Lori Pensini | Big Sky Country
June 3 - July 9
“When I was a child, the bush spoke to me. She called me often. Everything in the natural world had a language; the trees, birds, hills; their foreign tongues animated and interwoven with purpose; exotic and intoxicating. Mine was the least understood. I would follow the thread of their whispers for hours and miles, meandering through the scrub uninhibited as only a child can, beckoned forward in a light-headed promise of discovery and otherworld enchantment.”
Lori Pensini was fortunate to experience a rural childhood fringed by nature reserves. In this place of infinite discovery, everything in nature was given equal voice. This exhibition chronicles her childhood wanderings, and the development of her own language of botanical visual metaphor which pays homage to the virtues and characteristics of all living things.
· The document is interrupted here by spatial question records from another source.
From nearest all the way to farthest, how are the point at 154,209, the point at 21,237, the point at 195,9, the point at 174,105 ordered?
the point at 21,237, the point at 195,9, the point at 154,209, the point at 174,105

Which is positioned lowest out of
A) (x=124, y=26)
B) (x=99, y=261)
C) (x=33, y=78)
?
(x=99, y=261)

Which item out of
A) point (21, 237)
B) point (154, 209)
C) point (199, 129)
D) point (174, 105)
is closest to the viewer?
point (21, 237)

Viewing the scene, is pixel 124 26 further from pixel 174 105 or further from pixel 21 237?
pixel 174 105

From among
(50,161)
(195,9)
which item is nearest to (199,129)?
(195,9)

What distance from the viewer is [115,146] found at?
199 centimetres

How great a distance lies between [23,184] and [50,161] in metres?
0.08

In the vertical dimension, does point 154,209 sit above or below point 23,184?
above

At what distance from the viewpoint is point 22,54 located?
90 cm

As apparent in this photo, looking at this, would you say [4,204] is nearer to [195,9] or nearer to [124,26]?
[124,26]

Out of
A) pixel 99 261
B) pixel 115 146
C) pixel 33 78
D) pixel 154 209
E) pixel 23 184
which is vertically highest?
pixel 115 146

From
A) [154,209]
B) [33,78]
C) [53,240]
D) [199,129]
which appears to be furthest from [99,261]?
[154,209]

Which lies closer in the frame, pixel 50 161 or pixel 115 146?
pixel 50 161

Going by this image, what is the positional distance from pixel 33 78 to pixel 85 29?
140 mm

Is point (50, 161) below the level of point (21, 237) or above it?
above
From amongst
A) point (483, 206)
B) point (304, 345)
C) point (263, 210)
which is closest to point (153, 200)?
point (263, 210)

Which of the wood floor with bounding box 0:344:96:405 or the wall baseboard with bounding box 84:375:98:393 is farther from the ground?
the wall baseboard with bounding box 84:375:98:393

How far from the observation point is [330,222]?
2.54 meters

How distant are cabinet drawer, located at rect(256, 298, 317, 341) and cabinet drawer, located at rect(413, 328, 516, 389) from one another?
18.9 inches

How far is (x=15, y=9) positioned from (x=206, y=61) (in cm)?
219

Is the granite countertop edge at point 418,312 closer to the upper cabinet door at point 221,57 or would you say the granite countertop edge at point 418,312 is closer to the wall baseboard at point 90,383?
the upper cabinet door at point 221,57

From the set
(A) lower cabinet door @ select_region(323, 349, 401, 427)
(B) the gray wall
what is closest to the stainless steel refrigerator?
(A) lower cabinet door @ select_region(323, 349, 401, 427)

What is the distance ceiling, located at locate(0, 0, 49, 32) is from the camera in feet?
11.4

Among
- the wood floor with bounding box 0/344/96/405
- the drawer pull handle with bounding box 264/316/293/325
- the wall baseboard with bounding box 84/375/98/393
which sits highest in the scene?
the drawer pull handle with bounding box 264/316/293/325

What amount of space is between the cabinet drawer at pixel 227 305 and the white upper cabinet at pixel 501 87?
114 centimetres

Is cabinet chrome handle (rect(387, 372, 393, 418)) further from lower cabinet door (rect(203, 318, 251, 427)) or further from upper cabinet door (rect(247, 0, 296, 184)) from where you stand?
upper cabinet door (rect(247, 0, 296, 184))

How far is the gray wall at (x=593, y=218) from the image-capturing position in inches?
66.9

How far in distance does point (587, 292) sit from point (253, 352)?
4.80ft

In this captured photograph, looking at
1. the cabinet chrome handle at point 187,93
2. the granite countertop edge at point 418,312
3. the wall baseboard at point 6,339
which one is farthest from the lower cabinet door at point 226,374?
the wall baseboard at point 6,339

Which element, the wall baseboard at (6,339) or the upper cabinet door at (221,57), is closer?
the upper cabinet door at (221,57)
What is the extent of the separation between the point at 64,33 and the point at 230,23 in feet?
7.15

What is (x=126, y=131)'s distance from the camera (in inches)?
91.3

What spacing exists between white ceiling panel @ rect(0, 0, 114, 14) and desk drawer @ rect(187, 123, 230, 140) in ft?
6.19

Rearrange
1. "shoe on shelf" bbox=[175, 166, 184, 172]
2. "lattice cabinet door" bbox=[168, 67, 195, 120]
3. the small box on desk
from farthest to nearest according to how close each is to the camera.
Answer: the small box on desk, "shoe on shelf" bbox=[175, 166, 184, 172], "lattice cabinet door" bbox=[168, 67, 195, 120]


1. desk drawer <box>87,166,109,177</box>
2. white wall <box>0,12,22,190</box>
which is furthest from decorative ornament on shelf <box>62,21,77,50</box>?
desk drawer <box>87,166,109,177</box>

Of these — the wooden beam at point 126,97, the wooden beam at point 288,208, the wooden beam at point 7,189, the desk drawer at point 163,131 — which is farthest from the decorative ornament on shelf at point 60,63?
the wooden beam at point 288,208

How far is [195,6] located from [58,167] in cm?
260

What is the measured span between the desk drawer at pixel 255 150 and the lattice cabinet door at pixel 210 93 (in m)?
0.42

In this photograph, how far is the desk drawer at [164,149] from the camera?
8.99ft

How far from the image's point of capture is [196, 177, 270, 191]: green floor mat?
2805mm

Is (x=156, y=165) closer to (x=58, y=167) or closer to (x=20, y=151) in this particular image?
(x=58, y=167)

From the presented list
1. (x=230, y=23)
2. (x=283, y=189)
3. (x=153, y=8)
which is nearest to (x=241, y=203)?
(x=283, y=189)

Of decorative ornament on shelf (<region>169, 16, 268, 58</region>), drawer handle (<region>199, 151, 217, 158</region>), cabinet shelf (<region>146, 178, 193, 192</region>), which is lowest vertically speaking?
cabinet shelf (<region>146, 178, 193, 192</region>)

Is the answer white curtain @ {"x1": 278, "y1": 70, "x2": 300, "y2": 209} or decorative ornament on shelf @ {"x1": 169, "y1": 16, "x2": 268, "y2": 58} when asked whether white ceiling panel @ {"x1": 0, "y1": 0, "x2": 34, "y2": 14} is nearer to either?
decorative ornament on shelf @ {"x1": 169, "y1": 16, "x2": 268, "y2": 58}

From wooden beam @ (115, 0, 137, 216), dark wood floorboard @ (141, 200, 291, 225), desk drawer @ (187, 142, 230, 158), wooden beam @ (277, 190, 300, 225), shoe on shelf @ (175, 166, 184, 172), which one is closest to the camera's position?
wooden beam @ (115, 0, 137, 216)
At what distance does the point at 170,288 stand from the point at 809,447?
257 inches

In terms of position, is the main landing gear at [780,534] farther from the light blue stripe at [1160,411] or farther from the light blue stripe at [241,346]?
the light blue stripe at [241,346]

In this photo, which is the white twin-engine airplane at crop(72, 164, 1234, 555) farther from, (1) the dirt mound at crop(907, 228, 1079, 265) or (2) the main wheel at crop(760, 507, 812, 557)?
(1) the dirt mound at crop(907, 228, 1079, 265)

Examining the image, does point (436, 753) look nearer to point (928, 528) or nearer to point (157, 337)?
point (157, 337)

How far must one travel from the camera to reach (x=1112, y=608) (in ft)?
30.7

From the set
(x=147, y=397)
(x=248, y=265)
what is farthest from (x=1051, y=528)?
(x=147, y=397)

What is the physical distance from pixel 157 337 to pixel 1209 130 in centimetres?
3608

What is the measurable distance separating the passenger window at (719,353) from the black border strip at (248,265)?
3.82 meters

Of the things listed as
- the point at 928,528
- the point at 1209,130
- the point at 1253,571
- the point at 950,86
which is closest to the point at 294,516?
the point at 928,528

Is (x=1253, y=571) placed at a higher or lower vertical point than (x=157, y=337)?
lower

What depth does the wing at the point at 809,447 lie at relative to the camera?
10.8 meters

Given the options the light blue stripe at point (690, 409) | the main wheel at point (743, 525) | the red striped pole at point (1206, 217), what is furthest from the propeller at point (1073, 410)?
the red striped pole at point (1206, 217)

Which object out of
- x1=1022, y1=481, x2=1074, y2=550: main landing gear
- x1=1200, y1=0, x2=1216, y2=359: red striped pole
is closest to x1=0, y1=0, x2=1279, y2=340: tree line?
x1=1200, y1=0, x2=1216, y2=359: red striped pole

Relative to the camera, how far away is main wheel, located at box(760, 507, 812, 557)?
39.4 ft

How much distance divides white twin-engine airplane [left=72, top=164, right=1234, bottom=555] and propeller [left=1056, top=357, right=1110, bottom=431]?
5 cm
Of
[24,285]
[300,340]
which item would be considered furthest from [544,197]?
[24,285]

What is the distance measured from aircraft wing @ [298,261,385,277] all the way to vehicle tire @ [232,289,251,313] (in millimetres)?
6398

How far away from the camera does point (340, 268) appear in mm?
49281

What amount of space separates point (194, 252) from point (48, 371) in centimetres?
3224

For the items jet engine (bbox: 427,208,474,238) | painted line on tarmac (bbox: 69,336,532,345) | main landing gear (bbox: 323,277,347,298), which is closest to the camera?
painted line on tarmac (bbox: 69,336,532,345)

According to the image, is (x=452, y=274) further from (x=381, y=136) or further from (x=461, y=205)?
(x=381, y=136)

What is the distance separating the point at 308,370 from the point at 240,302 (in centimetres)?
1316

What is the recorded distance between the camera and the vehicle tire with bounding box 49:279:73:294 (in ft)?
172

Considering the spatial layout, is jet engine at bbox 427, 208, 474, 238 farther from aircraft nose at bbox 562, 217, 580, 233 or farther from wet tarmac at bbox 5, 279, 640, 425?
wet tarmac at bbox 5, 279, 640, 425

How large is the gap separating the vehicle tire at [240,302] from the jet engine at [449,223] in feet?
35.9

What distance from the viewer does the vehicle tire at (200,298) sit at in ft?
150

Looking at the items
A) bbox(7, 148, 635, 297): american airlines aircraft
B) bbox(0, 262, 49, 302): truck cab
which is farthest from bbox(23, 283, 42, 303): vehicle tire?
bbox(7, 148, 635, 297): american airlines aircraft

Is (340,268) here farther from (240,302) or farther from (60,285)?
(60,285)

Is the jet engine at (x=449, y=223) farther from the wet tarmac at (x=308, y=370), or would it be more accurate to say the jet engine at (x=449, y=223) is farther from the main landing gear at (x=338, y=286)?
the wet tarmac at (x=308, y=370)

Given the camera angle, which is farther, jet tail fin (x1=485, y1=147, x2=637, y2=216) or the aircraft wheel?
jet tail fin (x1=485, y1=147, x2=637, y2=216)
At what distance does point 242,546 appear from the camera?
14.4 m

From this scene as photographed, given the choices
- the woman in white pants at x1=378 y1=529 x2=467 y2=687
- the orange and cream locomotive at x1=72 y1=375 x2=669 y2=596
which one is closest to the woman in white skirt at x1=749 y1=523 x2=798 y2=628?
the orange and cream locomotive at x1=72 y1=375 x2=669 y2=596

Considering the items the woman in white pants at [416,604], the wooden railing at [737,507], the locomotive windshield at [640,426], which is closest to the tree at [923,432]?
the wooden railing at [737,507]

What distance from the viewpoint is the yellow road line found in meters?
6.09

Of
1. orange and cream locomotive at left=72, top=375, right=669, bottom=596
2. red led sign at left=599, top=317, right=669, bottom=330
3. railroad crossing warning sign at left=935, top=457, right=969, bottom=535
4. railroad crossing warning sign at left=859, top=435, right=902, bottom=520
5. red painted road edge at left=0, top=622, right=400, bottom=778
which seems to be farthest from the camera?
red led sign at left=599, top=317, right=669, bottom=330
While Pensini’s ‘language of flowers’ invites the viewer to “recollect and reconnect to the internal self”, the birds in her work refer to relationships, often portraying matriarchal women from her past and present. She refers to birds as being “critical in the balance of the natural systems, so too the consequential role of women in nurturing family culture.”
The figures in this body of work are principally a combination of family and friends, interwoven and regenerated as self-portraits, while the panoramic big-sky landscapes are a tribute to Pensini’s grandparents. She describes family as integral to her story making, and of inherited memories which strengthen the bonds of family culture.